E é aí que descobrimos o que propõe Tarantino com essa retomada de uma determinada produção americana dos anos 70: trata-se, antes de tudo, de louvar uma relação do espectador com o objeto fílmico, aquela que fascinou o próprio Tarantino desde sempre. Porque, assim como nos vários outros gêneros que ele sempre fez questão de louvar (o spaghetti western, os wu xia, filmes de ação em geral, blaxpoitation, etc), o que chama a atenção dele na chamada experiência “grindhouse” é uma relação físico-mitológica entre o espectador e o que ele vê na tela. É uma experiência cuja completude não vem nem da grandiosidade da produção/efeitos, nem da colocação em questão de “importantes temas”, mas sim do efeito mais profundamente humano que o cinema pode ter: o de mexer com a emoção e a experiência física mesma do espectador (pelo medo, excitação sexual, fetichismo, palpitação). E é disso que trata À Prova de Morte, afinal.

De fato, a experiência de ver o filme é uma de catarse. Confirmamos aqui vários dos talentos que já conhecemos de Tarantino (descoberta de atores, escritura fascinante de diálogos, capacidade de misturar uma fauna absolutamente improvável de personagens com a criação de um universo coerente e fascinante em si mesmo), mas para além disso ele adorna seu filme com dois momentos climáticos distintos (o filme é praticamente dividido em duas partes), absolutamente impressionantes. Um deles, pela potência radical e chocante, uma explosão mesmo de adrenalina. O outro, pelo motivo contrário: um dó de peito de uma seqüência de ação e velocidade longuíssima, que nunca se torna repetitiva ou desinteressante.

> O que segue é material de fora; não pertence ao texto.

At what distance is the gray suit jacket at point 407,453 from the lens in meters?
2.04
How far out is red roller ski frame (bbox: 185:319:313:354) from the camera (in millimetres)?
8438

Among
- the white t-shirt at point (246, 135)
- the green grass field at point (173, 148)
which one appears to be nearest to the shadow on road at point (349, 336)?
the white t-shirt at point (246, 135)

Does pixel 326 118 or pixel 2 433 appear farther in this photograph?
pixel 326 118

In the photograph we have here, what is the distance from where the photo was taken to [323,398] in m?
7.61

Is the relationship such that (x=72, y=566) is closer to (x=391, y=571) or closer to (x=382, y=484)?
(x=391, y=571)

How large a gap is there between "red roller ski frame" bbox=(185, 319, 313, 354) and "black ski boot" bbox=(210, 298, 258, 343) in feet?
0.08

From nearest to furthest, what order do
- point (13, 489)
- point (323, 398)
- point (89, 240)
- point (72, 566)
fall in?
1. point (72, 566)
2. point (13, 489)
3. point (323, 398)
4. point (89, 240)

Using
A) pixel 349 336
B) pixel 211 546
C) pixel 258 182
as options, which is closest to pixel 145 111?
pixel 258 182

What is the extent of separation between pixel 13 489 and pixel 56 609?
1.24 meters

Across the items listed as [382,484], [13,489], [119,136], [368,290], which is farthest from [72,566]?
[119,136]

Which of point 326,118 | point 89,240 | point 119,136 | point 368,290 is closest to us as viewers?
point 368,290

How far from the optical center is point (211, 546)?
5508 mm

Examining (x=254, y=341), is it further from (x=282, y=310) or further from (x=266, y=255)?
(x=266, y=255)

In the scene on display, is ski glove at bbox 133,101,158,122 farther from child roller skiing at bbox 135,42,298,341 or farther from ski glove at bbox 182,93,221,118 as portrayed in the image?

Se é inegável que À Prova de Morte faz inúmeras referências diretas aos filmes anteriores do diretor, na maioria das vezes de maneira absolutamente jocosa (caso do assobio tornado toque de celular), isso parece menos uma gratuita auto-referência e mais a delineação de um trajeto. Porque, de fato, este parece ser o filme que Tarantino sempre esteve se preparando para fazer. Um filme onde tudo o que era “elogiável” mesmo para a alta cultura cinematográfica em seus filmes anteriores (a cronologia desmontada, o caráter um tanto épico das suas narrativas, a presença de grandes atores-símbolos) fica para trás (ou no mínimo um tanto de lado), e o que importa mesmo é o movimento, são as imagens, são os sons, a música, a completa imersão do espectador numa catarse constante banhada de sexo, de violência, de artifícios, de identificação, de cinema enfim. Porque À Prova de Morte se propõe a ser isso: cinema, puro e simples, num tipo de espetáculo que simplesmente não poderia ser (re)produzido por nenhuma outra forma de arte.